É verdade que a Xerox não se beneficiou como poderia dessas novidades (muitas delas foram copiadas por um certo Steve Jobs, criador da Apple). Mas o exemplo de modelo era claro: pesquisar e criar tudo dentro de casa. Durante anos, as maiores companhias do mundo seguiram uma receita parecida.

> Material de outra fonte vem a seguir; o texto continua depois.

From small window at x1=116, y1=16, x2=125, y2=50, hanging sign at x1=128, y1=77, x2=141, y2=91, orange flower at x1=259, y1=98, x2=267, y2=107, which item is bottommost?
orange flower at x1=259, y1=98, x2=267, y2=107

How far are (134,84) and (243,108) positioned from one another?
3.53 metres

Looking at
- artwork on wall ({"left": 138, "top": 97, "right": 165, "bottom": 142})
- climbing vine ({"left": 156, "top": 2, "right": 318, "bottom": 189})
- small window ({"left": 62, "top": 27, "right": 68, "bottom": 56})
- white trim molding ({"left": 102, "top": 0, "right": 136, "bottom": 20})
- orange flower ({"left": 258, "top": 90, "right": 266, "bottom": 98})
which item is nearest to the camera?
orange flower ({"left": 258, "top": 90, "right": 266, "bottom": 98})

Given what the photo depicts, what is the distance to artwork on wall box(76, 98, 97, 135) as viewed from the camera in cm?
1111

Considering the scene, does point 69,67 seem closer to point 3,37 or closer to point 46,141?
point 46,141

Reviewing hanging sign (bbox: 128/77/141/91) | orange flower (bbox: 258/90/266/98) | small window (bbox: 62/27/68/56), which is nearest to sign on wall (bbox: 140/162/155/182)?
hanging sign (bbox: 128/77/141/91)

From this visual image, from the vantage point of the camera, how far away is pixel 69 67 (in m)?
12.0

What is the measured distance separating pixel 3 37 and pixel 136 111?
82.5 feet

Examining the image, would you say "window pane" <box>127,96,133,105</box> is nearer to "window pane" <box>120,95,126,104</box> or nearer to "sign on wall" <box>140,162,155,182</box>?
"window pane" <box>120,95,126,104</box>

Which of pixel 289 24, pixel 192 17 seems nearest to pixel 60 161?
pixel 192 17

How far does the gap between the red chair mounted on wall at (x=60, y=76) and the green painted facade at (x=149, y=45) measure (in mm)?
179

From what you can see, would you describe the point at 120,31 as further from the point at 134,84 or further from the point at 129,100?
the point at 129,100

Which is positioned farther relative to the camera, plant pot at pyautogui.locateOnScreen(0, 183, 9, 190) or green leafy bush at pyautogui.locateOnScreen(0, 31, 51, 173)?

Com a revolução da internet, porém, a certeza virou dúvida: faz sentido manter laboratórios de ponta e pesquisadores de primeira linha dentro de casa? A internet, afinal de contas, é uma rede de computadores, mas também de cérebros. Por que não abrir mão dos esforços próprios e buscar o conhecimento onde ele estiver? Não é melhor abraçar de vez o que se convencionou chamar de 'inovação aberta'? A resposta, como mostram as experiências das companhias reconhecidas por sua capacidade de inovação, é buscar o equilíbrio entre os dois modelos.

Na era da economia da informação, as companhias inovadoras terão de abrir as portas para as contribuições que vêm de fora, sem com isso desmontar suas estruturas internas.